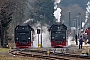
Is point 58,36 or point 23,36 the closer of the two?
point 58,36

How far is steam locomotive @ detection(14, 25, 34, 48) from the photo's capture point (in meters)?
53.9

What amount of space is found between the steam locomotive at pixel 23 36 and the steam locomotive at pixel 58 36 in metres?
3.29

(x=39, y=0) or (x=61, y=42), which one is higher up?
(x=39, y=0)

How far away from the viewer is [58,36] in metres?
54.5

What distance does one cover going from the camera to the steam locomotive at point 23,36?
177 feet

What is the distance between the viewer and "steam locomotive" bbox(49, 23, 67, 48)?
53.3 meters

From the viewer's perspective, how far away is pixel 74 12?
144125 mm

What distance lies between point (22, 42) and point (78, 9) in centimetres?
9414

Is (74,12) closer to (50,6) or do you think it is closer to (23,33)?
(50,6)

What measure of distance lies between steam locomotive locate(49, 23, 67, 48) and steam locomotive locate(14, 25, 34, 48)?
3287 millimetres

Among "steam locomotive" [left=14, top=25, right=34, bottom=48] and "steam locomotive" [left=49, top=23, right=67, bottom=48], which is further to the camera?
"steam locomotive" [left=14, top=25, right=34, bottom=48]

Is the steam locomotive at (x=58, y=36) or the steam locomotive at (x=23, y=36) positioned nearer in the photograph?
the steam locomotive at (x=58, y=36)

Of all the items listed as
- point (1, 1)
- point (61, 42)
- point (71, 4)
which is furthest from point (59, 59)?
point (71, 4)

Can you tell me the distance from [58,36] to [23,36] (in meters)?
5.22
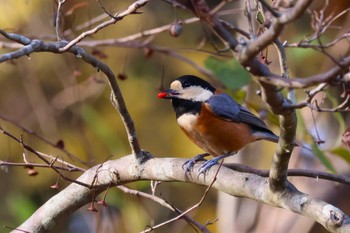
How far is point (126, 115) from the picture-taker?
261cm

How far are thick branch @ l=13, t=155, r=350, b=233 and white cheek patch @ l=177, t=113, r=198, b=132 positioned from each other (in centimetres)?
62

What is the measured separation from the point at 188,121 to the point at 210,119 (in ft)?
0.34

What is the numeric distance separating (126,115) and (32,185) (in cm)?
266

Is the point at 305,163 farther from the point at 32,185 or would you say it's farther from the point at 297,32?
the point at 32,185

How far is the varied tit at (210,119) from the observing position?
10.8 ft

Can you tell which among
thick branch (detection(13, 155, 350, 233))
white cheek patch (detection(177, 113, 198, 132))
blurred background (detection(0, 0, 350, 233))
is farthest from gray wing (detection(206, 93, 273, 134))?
thick branch (detection(13, 155, 350, 233))

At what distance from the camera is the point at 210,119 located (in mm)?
3289

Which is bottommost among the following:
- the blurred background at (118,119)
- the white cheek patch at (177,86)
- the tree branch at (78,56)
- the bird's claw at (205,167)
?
the blurred background at (118,119)

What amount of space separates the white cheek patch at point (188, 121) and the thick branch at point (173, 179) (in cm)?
62

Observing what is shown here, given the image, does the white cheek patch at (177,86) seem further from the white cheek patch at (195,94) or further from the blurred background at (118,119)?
the blurred background at (118,119)

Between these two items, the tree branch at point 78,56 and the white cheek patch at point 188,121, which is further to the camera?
the white cheek patch at point 188,121

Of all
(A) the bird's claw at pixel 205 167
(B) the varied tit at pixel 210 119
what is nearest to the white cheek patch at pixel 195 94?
(B) the varied tit at pixel 210 119

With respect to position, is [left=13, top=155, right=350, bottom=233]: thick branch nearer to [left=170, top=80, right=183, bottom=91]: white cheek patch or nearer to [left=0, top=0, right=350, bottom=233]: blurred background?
[left=170, top=80, right=183, bottom=91]: white cheek patch

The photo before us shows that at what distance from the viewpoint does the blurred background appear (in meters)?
4.25
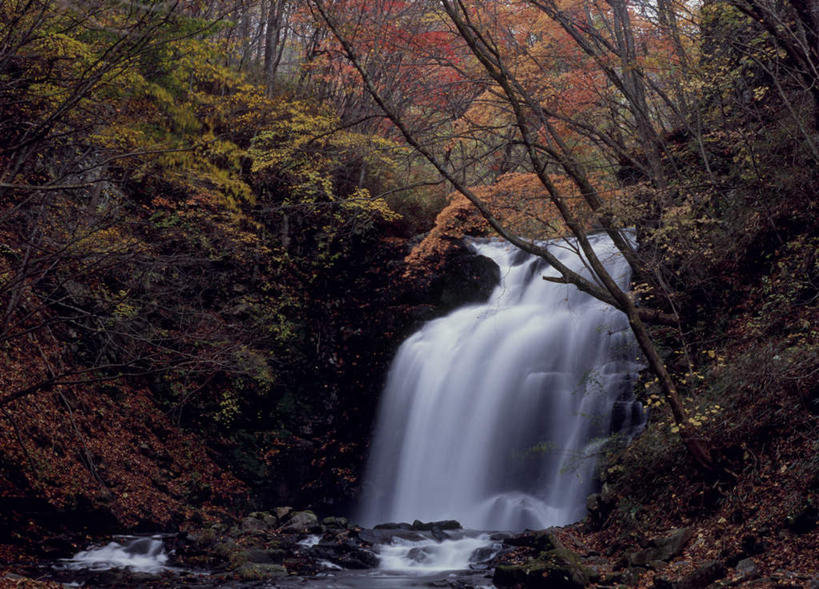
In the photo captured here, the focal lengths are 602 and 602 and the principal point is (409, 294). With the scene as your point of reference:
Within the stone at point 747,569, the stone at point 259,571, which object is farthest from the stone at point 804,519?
the stone at point 259,571

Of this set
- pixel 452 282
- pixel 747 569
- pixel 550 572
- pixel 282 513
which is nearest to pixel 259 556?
pixel 282 513

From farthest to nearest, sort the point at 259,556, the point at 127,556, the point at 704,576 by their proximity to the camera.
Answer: the point at 259,556, the point at 127,556, the point at 704,576

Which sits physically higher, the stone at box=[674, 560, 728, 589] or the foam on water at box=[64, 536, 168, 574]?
the stone at box=[674, 560, 728, 589]

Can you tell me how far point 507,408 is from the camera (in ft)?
40.9

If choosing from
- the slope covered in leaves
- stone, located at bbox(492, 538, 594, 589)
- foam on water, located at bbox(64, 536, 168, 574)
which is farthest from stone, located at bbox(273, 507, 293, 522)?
stone, located at bbox(492, 538, 594, 589)

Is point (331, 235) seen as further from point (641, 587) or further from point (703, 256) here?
point (641, 587)

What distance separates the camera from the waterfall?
10.7 metres

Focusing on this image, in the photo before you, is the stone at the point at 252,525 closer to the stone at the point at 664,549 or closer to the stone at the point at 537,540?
the stone at the point at 537,540

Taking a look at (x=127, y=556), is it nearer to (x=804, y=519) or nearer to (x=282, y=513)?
(x=282, y=513)

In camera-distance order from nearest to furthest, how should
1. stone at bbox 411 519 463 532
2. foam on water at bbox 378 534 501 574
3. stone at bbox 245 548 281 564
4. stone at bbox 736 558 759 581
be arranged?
1. stone at bbox 736 558 759 581
2. stone at bbox 245 548 281 564
3. foam on water at bbox 378 534 501 574
4. stone at bbox 411 519 463 532

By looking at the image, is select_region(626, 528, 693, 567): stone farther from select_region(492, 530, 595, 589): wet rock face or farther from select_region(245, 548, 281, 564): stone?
select_region(245, 548, 281, 564): stone

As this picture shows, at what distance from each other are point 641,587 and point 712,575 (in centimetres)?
81

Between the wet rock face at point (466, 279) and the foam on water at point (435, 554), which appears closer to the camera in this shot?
the foam on water at point (435, 554)

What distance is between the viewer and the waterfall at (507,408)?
10.7 m
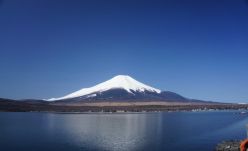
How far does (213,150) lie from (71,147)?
8.37m

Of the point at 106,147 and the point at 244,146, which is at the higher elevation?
the point at 244,146

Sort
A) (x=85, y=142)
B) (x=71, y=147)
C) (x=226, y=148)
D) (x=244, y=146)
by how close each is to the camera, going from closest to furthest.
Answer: (x=244, y=146) → (x=226, y=148) → (x=71, y=147) → (x=85, y=142)

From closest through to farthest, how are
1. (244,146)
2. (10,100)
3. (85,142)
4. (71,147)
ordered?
(244,146)
(71,147)
(85,142)
(10,100)

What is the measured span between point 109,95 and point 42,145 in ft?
576

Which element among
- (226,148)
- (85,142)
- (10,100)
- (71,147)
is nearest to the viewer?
(226,148)

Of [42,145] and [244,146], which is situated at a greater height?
[244,146]

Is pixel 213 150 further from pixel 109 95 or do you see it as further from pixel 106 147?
pixel 109 95

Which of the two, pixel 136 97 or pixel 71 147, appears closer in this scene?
pixel 71 147

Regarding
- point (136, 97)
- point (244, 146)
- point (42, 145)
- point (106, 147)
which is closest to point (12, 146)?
point (42, 145)

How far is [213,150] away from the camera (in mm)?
21406

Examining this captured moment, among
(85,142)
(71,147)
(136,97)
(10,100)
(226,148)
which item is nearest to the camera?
(226,148)

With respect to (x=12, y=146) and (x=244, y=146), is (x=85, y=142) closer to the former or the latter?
(x=12, y=146)

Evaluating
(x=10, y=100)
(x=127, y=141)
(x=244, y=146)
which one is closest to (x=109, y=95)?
(x=10, y=100)

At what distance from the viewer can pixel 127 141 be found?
84.5 ft
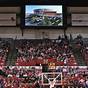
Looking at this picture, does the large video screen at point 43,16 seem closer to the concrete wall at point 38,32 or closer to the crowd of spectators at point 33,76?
the concrete wall at point 38,32

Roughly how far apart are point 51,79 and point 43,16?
25.2ft

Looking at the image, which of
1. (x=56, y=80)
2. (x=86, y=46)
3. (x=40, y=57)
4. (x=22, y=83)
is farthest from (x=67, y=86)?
(x=86, y=46)

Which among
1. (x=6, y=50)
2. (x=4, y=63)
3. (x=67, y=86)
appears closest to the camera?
(x=67, y=86)

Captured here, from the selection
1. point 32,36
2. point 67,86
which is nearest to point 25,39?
point 32,36

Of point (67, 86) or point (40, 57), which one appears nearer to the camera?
point (67, 86)

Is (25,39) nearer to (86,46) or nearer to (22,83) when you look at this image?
(86,46)

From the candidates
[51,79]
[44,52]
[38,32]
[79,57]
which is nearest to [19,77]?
[51,79]

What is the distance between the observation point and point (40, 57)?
3034cm

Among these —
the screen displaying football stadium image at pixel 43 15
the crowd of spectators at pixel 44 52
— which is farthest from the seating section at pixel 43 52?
the screen displaying football stadium image at pixel 43 15

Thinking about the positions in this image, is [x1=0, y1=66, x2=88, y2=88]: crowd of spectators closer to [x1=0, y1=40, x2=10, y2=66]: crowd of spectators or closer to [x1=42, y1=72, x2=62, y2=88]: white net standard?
[x1=42, y1=72, x2=62, y2=88]: white net standard

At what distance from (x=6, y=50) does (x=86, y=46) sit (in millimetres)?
6306

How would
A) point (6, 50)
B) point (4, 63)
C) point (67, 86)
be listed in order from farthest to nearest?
point (6, 50) → point (4, 63) → point (67, 86)

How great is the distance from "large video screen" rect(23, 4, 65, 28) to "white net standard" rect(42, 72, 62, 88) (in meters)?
6.65

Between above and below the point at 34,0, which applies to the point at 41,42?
below
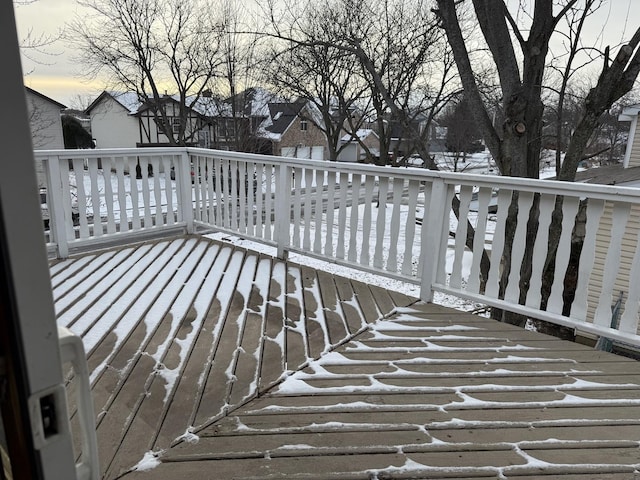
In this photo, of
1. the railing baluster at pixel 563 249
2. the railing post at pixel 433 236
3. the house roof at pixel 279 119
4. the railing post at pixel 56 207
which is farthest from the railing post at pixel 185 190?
the house roof at pixel 279 119

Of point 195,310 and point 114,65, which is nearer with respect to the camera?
point 195,310

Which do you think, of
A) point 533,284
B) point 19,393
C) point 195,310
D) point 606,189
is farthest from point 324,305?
point 19,393

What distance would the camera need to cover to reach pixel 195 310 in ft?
9.84

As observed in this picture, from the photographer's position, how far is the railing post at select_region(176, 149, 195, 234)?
4.73m

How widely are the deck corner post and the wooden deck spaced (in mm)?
1532

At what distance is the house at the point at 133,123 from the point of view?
18.8 m

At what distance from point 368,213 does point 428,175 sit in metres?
0.60

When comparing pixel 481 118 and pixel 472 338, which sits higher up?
pixel 481 118

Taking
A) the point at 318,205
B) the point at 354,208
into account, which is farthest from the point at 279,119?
the point at 354,208

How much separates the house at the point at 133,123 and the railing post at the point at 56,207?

EXERCISE TASK.
Starting with the line that contains "Which do you think, of", print each line through the last one in the listing. Include both end lines and add nothing.

SOLUTION TO THIS TASK.
Which do you think, of
A) point 533,284
B) point 19,393
C) point 195,310
D) point 606,189
is farthest from point 324,305?
point 19,393

What distance would the camera need to cover to reach pixel 195 310 in ft?
9.84

As observed in this picture, from the photographer's position, how far is the railing post at select_region(176, 149, 195, 234)?
4.73m

How widely are the deck corner post and the wooden deck spaced (in mm)?
1532

At what distance is the house at the point at 133,123 from the point of view?
18.8 m

At what distance from point 368,213 does point 428,175 sit in metres?
0.60

When comparing pixel 481 118 and pixel 472 338, which sits higher up?
pixel 481 118

Taking
A) the point at 318,205
B) the point at 354,208
into account, which is farthest from the point at 279,119?
the point at 354,208

How much separates the house at the point at 133,123 and the railing post at the point at 56,207?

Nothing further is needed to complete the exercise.